Family History Mystery

–Solved. Glacier Lake, 1965.

As I’ve mentioned recently, I am doing a final pass on scanning and photographing slides and photographs of my father’s, mostly of early family history including some from before I was born. (And will be catching up on some of my own photos soon.) I’ve done a couple passes over the past five years, with essays and many photos already posted on this site, under the Family History menu option above.

I found an app for iPhone — in fact I think I saw an ad for it on Facebook, which would be a first, since I don’t think I’ve ever before bought anything via an ad on Fb — called SlideScan, which allows you to photograph a slide with your iPhone, with the slide held up against a background light source. Works pretty well, though you need to figure out how to hold either the slide and/or the iPhone in such a steady way that you can also click the app’s camera button. After a couple experiments, I settled on using my father’s old slide sorter and viewer (a plastic tray holding slides, with a light bulb behind for back-lighting), shown here:

I began with a puzzle I noticed a few weeks ago when I gathered together all the unscanned/unphotographed slides.
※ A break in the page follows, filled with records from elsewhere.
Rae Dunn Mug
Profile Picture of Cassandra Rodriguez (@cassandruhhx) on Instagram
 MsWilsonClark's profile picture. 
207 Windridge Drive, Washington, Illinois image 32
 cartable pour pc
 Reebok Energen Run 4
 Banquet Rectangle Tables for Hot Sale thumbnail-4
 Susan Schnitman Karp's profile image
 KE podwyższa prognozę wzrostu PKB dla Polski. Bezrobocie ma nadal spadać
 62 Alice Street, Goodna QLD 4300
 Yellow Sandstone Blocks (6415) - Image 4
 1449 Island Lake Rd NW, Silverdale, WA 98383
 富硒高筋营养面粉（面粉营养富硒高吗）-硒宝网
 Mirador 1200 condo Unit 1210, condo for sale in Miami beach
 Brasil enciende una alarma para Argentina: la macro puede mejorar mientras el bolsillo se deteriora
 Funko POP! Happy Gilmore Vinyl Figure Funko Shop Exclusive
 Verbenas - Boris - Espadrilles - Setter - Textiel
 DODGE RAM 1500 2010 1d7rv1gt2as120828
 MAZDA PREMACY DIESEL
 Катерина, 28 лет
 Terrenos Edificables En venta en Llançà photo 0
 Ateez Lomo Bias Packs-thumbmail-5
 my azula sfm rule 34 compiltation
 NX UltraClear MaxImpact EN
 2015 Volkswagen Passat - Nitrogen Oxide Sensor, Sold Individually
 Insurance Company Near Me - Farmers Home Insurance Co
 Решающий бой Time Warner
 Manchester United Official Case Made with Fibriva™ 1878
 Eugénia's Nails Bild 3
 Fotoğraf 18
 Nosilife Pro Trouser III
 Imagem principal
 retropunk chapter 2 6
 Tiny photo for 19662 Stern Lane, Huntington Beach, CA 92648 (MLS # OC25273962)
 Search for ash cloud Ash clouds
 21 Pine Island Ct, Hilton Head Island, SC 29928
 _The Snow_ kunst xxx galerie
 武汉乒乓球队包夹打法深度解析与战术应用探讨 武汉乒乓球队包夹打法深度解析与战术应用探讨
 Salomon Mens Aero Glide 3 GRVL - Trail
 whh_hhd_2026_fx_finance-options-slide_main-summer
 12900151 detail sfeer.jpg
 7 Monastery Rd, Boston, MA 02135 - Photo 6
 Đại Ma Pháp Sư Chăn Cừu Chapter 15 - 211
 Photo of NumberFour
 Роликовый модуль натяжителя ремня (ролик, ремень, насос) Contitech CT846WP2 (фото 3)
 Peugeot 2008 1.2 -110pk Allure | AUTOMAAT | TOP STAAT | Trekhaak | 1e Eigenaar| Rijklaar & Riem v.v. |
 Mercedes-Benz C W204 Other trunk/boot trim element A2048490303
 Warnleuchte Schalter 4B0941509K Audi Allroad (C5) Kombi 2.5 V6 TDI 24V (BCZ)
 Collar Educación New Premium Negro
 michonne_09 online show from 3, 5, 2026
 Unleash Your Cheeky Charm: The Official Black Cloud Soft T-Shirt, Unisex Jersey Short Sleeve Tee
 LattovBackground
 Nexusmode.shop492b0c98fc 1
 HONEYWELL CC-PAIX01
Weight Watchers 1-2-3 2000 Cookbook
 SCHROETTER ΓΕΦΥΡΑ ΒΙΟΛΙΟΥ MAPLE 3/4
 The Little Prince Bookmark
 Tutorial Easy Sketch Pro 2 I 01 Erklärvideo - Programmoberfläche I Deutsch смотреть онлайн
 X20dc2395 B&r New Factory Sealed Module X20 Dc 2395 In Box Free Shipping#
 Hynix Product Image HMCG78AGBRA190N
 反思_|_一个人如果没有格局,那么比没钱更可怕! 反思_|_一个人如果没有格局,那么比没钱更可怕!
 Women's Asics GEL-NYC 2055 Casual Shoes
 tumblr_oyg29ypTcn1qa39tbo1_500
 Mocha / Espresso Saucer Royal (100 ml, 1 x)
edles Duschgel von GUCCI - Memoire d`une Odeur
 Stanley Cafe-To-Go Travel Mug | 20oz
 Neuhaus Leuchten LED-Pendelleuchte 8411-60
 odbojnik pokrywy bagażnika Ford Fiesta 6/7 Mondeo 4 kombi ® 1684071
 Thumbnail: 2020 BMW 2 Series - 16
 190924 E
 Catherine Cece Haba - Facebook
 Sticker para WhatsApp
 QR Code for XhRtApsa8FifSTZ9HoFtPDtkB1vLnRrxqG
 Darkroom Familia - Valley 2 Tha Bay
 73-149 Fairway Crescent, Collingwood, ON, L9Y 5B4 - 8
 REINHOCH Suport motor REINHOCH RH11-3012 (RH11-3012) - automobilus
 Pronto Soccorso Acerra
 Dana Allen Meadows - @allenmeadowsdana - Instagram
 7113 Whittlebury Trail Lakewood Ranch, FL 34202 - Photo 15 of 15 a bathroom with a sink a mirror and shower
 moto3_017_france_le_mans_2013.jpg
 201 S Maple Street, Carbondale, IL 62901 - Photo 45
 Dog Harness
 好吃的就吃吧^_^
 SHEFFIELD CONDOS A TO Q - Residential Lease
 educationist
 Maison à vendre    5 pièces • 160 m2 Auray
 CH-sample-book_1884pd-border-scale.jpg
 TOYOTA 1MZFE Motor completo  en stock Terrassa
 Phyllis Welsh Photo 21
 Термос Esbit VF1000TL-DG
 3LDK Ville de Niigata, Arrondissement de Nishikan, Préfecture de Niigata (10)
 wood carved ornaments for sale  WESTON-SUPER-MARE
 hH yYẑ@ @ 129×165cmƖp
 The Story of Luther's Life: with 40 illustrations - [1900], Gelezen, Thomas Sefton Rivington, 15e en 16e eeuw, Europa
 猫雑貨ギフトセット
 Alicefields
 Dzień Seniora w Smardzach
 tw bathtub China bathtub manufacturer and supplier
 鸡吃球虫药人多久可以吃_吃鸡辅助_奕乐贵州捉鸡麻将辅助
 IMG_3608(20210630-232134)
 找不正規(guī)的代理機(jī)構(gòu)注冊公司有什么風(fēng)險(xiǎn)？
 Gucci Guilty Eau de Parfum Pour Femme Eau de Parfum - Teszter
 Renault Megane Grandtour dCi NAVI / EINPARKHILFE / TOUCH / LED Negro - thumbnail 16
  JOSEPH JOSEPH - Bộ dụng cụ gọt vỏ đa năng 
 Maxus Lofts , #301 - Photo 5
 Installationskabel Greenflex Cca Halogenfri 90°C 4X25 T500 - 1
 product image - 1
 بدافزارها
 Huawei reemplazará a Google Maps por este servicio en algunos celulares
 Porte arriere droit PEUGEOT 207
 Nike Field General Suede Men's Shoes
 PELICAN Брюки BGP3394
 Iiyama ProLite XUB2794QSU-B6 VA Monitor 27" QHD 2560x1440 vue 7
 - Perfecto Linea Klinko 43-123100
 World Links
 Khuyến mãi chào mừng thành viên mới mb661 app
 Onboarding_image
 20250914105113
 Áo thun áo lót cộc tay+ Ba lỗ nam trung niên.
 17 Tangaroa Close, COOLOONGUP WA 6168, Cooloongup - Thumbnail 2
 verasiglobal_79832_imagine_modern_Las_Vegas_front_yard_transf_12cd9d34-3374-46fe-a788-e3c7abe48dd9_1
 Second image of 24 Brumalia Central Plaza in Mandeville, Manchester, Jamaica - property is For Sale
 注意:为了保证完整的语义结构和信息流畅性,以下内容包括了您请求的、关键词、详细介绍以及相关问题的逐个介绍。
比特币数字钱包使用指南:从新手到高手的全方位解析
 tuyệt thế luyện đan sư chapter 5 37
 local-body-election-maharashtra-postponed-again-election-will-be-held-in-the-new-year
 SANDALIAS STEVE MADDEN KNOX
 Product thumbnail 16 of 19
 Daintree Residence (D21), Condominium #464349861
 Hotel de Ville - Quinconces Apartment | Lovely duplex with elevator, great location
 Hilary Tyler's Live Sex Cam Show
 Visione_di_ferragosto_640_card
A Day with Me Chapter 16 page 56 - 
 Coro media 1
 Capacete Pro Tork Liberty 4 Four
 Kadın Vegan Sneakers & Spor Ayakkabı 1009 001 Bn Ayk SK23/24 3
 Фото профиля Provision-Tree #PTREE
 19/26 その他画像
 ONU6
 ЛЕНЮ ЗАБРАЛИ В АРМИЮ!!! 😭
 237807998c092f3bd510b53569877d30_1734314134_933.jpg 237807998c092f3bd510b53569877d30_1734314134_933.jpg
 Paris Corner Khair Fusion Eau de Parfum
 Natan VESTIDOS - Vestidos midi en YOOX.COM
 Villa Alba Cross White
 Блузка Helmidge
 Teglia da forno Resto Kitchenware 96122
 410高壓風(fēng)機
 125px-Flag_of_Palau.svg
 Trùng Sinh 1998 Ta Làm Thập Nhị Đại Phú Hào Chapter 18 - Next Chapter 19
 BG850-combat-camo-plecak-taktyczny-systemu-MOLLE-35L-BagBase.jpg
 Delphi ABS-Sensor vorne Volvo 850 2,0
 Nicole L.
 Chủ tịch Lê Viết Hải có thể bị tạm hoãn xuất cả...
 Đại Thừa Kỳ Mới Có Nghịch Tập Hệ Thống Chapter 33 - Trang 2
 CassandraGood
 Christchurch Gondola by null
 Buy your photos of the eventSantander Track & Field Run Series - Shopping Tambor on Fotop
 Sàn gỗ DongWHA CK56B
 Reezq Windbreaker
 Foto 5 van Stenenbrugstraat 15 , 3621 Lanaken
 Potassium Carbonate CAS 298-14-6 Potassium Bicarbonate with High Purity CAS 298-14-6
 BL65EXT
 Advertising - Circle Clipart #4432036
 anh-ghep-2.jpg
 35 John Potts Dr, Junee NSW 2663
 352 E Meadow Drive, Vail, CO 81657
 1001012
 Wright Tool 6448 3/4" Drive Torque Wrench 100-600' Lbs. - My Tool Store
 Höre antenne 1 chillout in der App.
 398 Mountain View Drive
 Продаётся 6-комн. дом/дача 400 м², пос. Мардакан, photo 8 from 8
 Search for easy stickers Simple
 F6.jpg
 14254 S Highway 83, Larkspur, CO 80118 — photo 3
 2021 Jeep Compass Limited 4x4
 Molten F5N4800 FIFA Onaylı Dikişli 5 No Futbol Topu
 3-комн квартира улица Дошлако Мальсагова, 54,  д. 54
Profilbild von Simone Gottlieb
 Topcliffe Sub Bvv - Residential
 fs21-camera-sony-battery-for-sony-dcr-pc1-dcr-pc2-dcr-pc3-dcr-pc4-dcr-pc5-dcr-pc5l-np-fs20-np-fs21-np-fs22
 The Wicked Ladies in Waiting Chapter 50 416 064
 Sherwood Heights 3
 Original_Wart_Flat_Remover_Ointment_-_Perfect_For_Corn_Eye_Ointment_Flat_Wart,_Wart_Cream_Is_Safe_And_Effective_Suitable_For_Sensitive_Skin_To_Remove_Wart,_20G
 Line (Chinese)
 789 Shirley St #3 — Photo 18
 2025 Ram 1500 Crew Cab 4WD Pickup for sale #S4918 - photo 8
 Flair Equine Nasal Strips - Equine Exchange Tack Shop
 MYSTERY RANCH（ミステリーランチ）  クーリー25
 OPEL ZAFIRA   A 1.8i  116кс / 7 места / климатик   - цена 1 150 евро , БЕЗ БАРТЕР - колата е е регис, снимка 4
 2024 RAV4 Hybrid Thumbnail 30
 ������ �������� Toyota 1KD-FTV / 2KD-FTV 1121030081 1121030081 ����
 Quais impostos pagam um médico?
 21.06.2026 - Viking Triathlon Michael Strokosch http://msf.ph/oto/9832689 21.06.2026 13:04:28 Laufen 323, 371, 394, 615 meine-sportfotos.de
This was about a small yellow box, the standard box you would get a small film roll of 16 slides in back from the Kodak film developer, with “Glacier Bay trip July ’65” written on it.

Inside were eight slides, several of my siblings around then, or perhaps a bit later, and two showing what was obviously a family trip, one with a lake behind (shown above), one on a snowy hillside (shown below). Both show me, at age 9, not quite 10, my sisters Sue and Lisa, and my younger brother Kevin, at age 1 or 2.

1965? What trip was this? I’ve already identified and discussed the big family vacations — mostly road trips — that we took when I was growing up, in my Family History pages on this site. See this page, 1/3 of the way down.

Anyway, where is Glacier Bay? Why, obviously, in Alaska! Where else? Search Google, no other Glacier Bay shows up.

But I’m as certain as I can be that my family never went to Glacier Bay in Alaska in 1965. That would have been a week’s drive (from LA). We’d never been anywhere in between, not northern California, Oregon, Washington, western Canada, before; why would we have driven through all of them to get to Alaska? Nor would we have flown. This was the 1960s. We never flew anywhere. It wasn’t within the realm of middle class families. (The first time I flew, aside from the trip home from England when I was an infant, was in 1979.)

So then I thought about the trips we did take.

There was the 1959 train trip, California to Illinois and back. There was the 1965 car trip, through Arizona and New Mexico and Texas (that one state took all day); returning through Colorado and Utah, again California to Illinois and back. Later vacation trips, when we were living in Illinois, involved a trip into Wisconsin and northern Michigan, in 1968; a 1969 trip (just after Apollo 11) through the Smoky Mountains, to DC, and into Canada; and two weeks in Rocky Mountain Park and then South Dakota, in 1970.

So… a bit of targeted Google Map searching found a small “Glacier Lake” south of Rocky Mountain Park, in Colorado. Here’s a map. The lake is so small it doesn’t show up at this scale, just the position marker.

(Update a few days later: Obviously Glacier Lake isn’t the same as Glacier Bay, but the latter is what is written on the yellow box.)

Here’s what I think happened. On that 1965 car trip, we returned through Colorado, but not through Rocky Mountain Park. In 1965 we only went through Colorado on the way to visit (my father’s) Aunt Maude and Uncle Edwin, then living in Glenwood Springs; we wouldn’t have detoured north through the park. But we *did* detour north of Denver, just west of Boulder, as shown on this Google Map, just far enough to find a mountain lake, and some snow. It was only five years later that my father made a point of visiting Rocky Mountain Park, for a whole week.

From 1965, there’s just one more slide, here. I’m on the left, with my knees and socks looking exactly the same as in the lake photo. Then, Kevin, Lisa, and Sue. A mystery remains: what happened to all the other photos my father must have taken on this trip, and for that matter, during the 1970 trip? Perhaps Sue has them. (Of course many mysteries remain in sorting through old family photos. Who are *those* people? Where were my parents *here*? But at least I think I’ve solved one.)

My father loved the mountains, and the wilderness, and on this 1965 trip that was the closest we got to them.